Equivariant Observer for Bearing Estimation with Linear and Angular Velocity Inputs
Gil Serrano, Marcelo Jacinto, Bruno J. Guerreiro, and Rita Cunha

TL;DR
This paper introduces an equivariant observer for bearing estimation that incorporates both linear and angular velocities, enhancing stability and applicability in visual servoing tasks, with proven stability and validated through simulations.
Contribution
It extends existing bearing observers by including linear velocity inputs and proves almost global asymptotic stability using lifted kinematics on SO(3).
Findings
The observer achieves almost global asymptotic stability.
Simulation results confirm the effectiveness of the proposed method.

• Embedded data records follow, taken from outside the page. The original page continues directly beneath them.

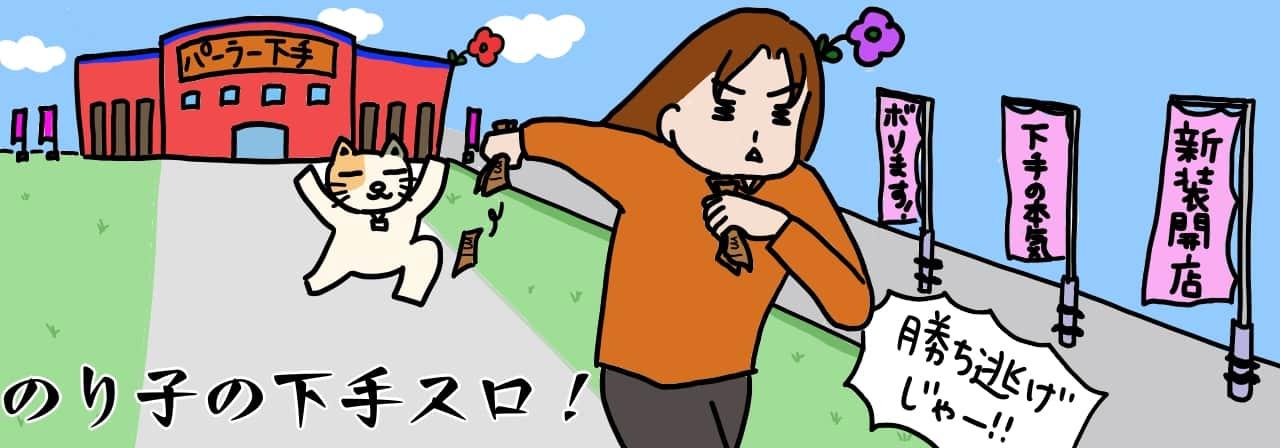 のり子の下手スロ!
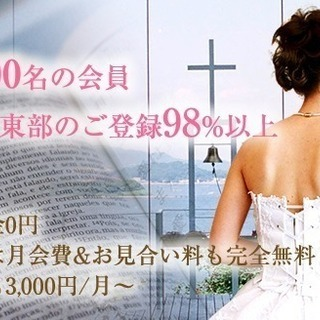 浜松で婚活!地元で婚活するなら♪結婚相談所|浜松湖西婚活サービス結い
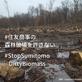地域から気候危機・世界の環境破壊を問う闘いを作る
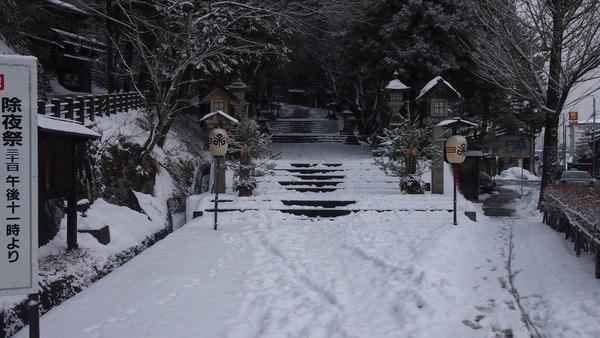 冬の飛騨高山聖地巡礼後編(2)
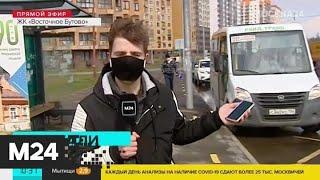 Почему москвичи нарушают социальную дистанцию - Москва 24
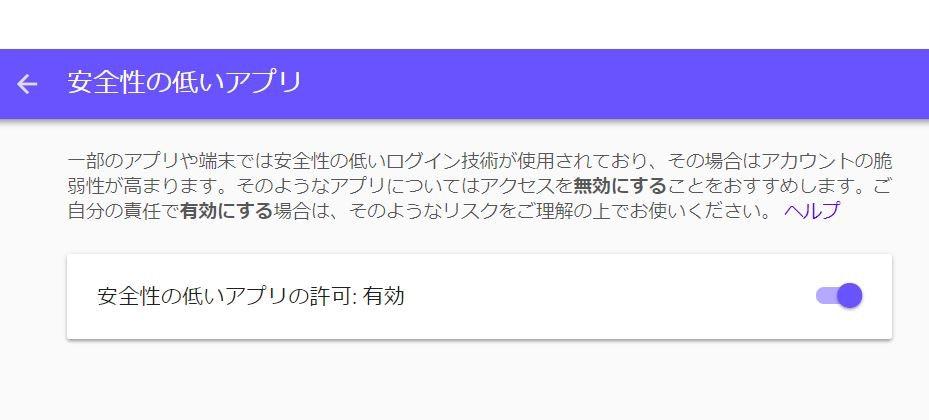 gm_sec.JPG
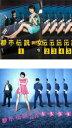 全巻セット【送料無料】【中古】DVD▼都市伝説の女(9枚セッ...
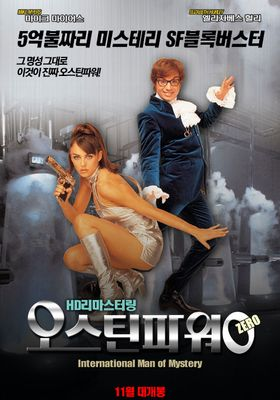 Austin Powers: International Man of Mystery's Poster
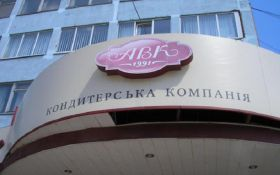 """""""Дочка"""" російського банку відсудила фабрику АВК - перші подробиці"""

The approach is applicable to image-based visual servoing scenarios.
Abstract
This work addresses the problem of designing an equivariant observer for a first order dynamical system on the unit-sphere. Building upon the established case of unit bearing vector dynamics with angular velocity inputs, we introduce an additional linear velocity input projected onto the unit-sphere tangent space. This extended formulation is particularly useful in image-based visual servoing scenarios where stable bearing estimates are required and the relative velocity between the vehicle and target features must be accounted for. Leveraging lifted kinematics to the Special Orthogonal group, we design an observer for the bearing vector and prove its almost global asymptotic stability. Additionally, we demonstrate how the equivariant observer can be expressed in the original state manifold. Numerical simulation results validate the effectiveness of the proposed algorithm.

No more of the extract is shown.